Ringhofer’s complaint states that “his body is a Temple to the Holy Spirit and [he] is strongly against abortion. Plaintiff Ringhofer believes the Vaccine Mandate violates his religious beliefs and conscience to take the Covid-19 vaccine because the vaccines were produced with or tested with fetal cell lines.” The other plaintiffs expressed similar objections.

The appeals court found that the district judge did not “consider the complaint as a whole.”

“As EEOC Guidance says, ‘overlap between a religious and political view does not place it outside the scope of Title VII’s religious protections, as long as the view is part of a comprehensive religious belief system,” the appeals court ruling states. Even though Mayo argued that many Christians chose to get the vaccine, that doesn’t invalidate the plaintiffs’ beliefs.

In its statement, Mayo Clinic said it implemented its vaccination program to protect the health and safety of staff, patients, and communities.

“The program included an exemption to accommodate sincerely held religious beliefs, and Mayo granted the majority of requests for religious exemptions,” the hospital system, with some 76,000 employees, stated. The Court of Appeals did not criticize Mayo’s vaccination program or employment actions; rather, the court simply ruled that the plaintiffs might continue their legal claims.”

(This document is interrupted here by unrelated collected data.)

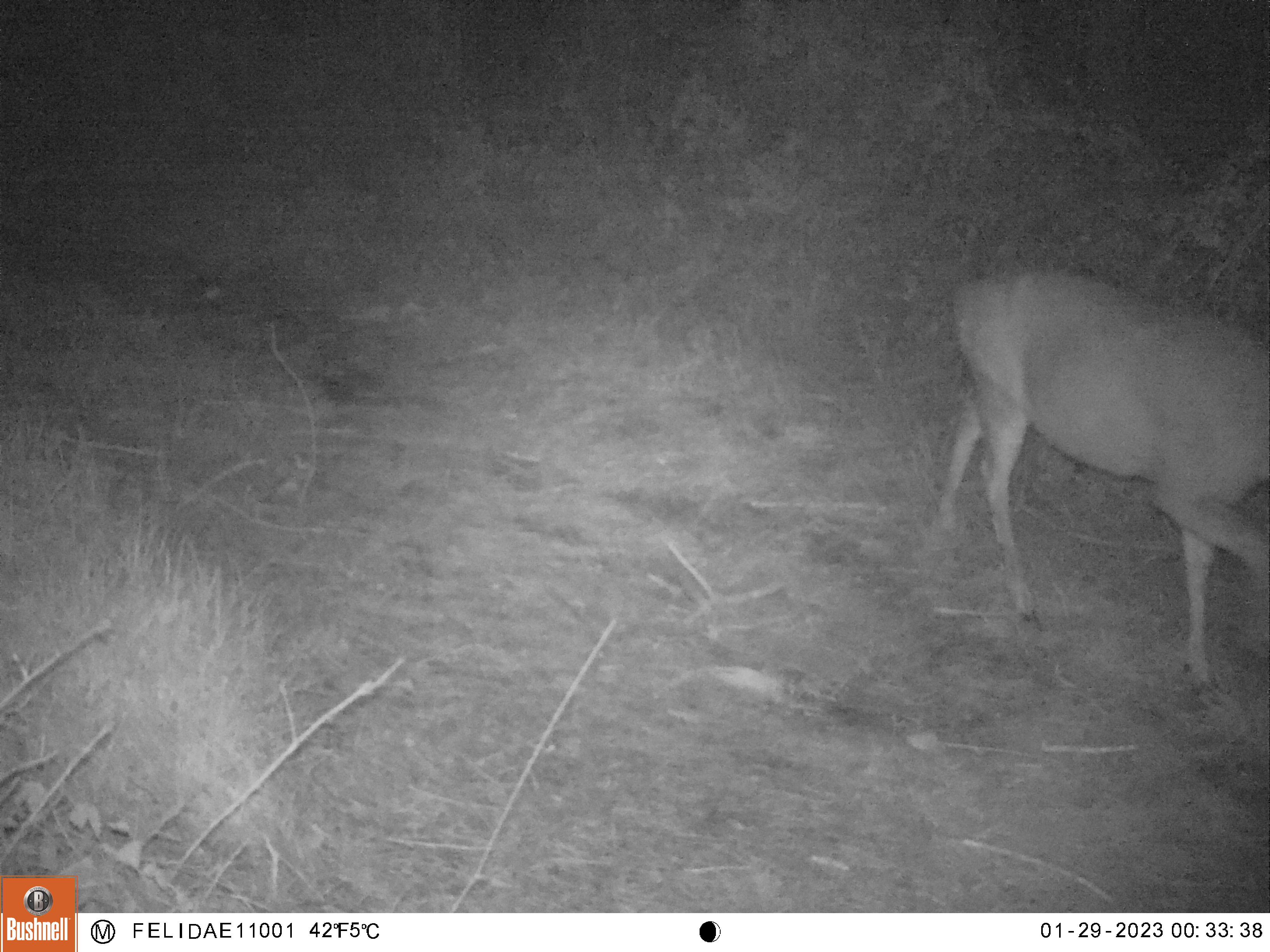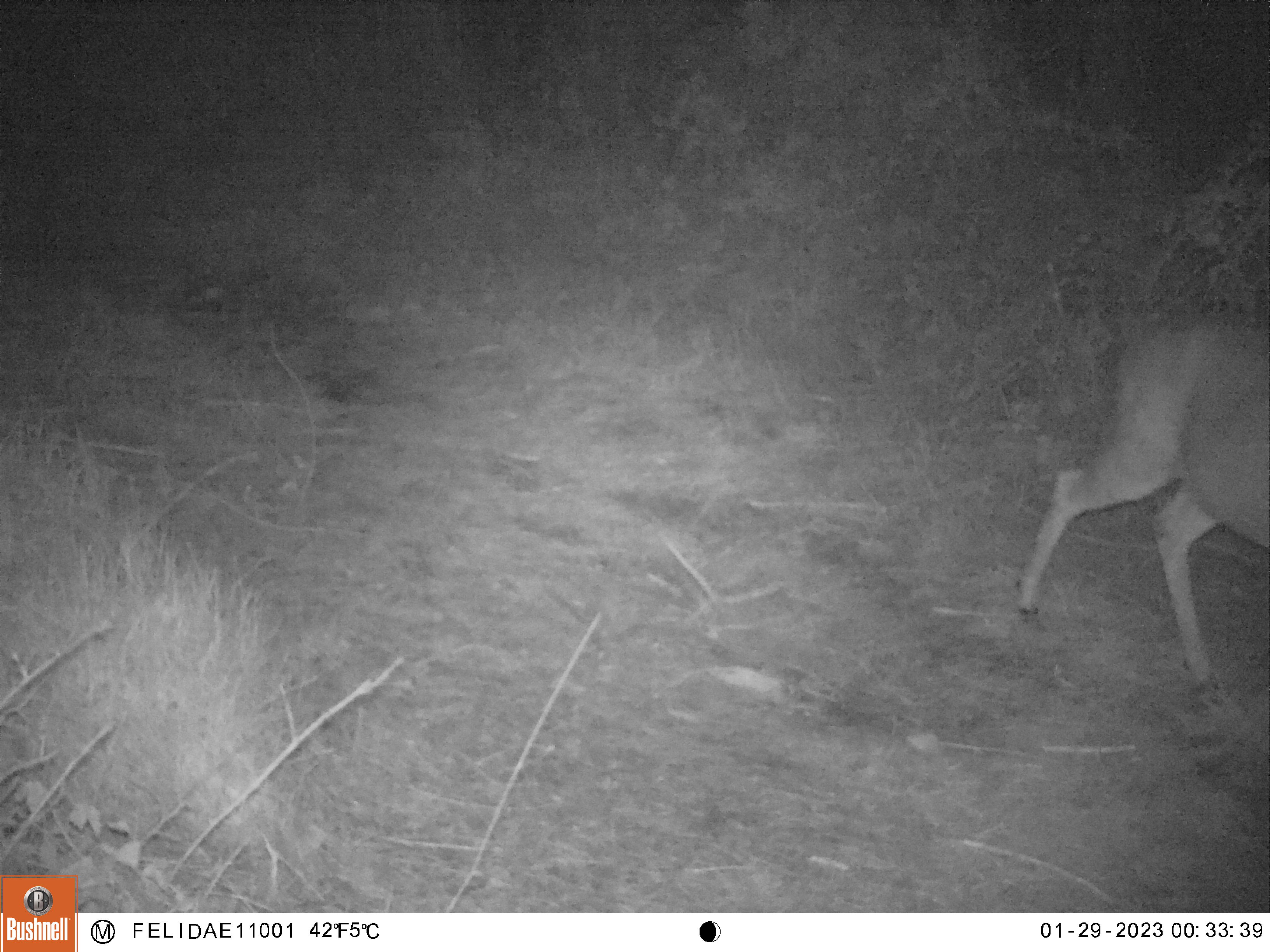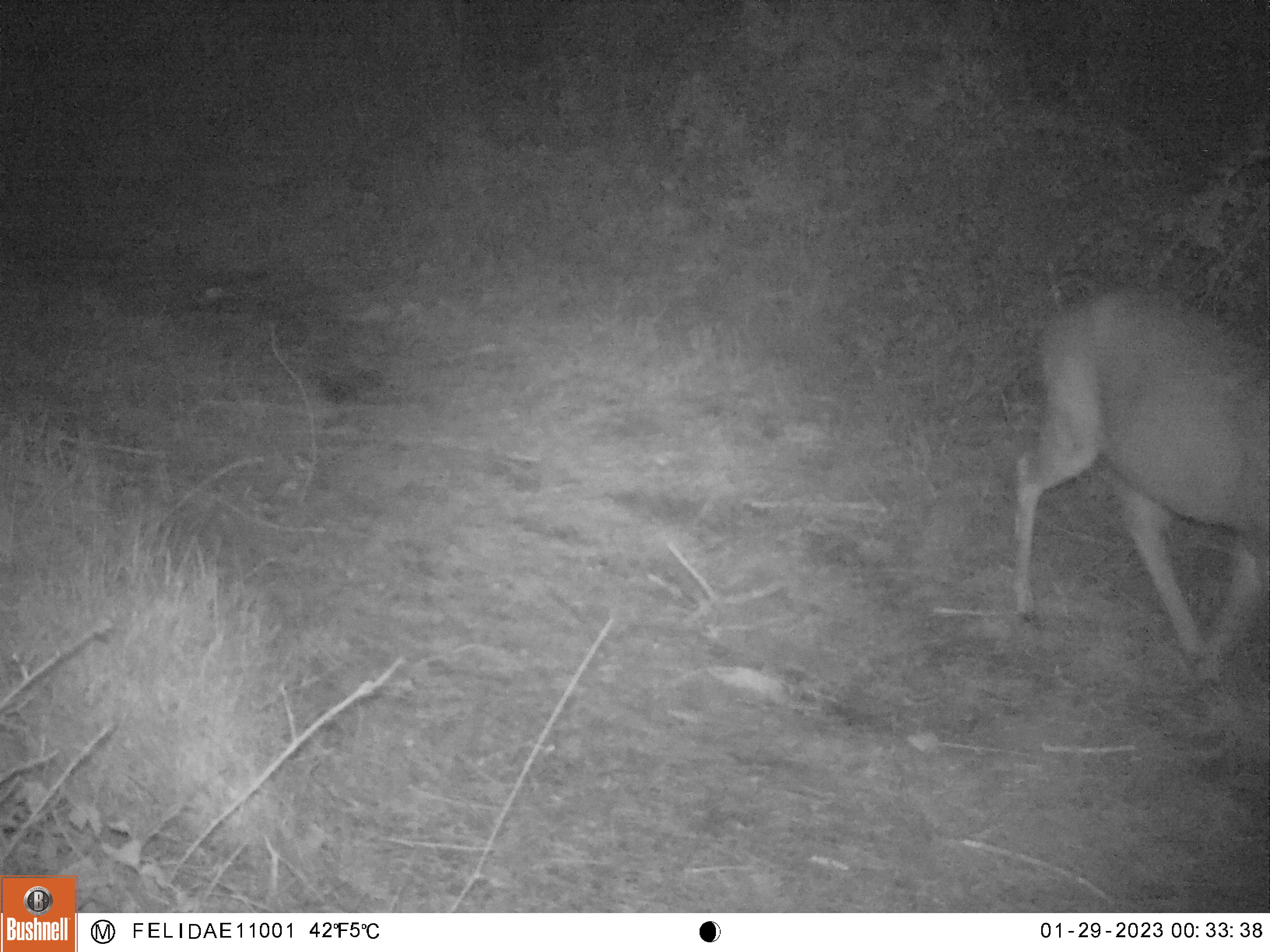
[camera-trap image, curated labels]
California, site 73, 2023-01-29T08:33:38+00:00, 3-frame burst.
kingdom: Animalia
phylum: Chordata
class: Mammalia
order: Artiodactyla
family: Cervidae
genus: Odocoileus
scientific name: Odocoileus hemionus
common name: mule deer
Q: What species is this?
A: Mule deer (Odocoileus hemionus).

‘Engaging in Their Own Lawfare’

The ruling allows more than 100 Mayo Clinic workers and other affected employees to seek monetary damages in U.S. District Court, according to the plaintiffs’ attorneys. Depending on the lawsuit’s outcome, untold numbers of fired employees forced to choose between their jobs and their conscience might seek legal relief, attorneys said.

“We are elated at the 8th Circuit’s decision to follow clearly-established law relating to Title VII (federal law) and the Minnesota Human Rights Act,” Greg Erickson, an attorney with Minneapolis-based Mohrman, Kaardal & Erickson P.A., said in a statement. “We greatly appreciate the support of the U.S. Equal Employment Opportunity Commission in defending our clients’ religious liberties by participating in this successful appeal.”

Erick Kaardal, another attorney for the plaintiffs, claimed that employers mandating the Covid vaccine under penalty were “engaging in their own lawfare against religious-objecting employees.” The discrimination, he said, was so severe in the Mayo Clinic case that even the far-left Biden administration’s EEOC had to intervene to correct the district court’s erroneous dismissal.

President Joe Biden in September 2021 announced a federal rule mandating that employers with 100 or more employees require workers to get the vaccine or be tested weekly for the virus. The U.S. Supreme Court in January 2022 blocked the administration from enforcing the rule while allowing health care organizations that receive federal health insurance payments to mandate the vaccine. Approximately 17 million health care workers were affected, ABC News reported. The high court also ordered a federal district court in Texas to dismiss its preliminary injunction against the vaccine mandate for federal employees.

However, the policies must comply with civil rights protections, including religious objections.

As Kaardal noted, physicians often were able to forgo the vaccine while nursing and support staff had to face the consequences.

“You think about these politically correct employers targeting religious objectors; it’s really sad,” Kaardal said Monday afternoon on the “Simon Conway Show” on NewsRadio 1040 WHO in Des Moines. “Christians, Muslims, Jewish people, all people of faith should be able to raise religious objections in the workplace. There could have been accommodations worked out.”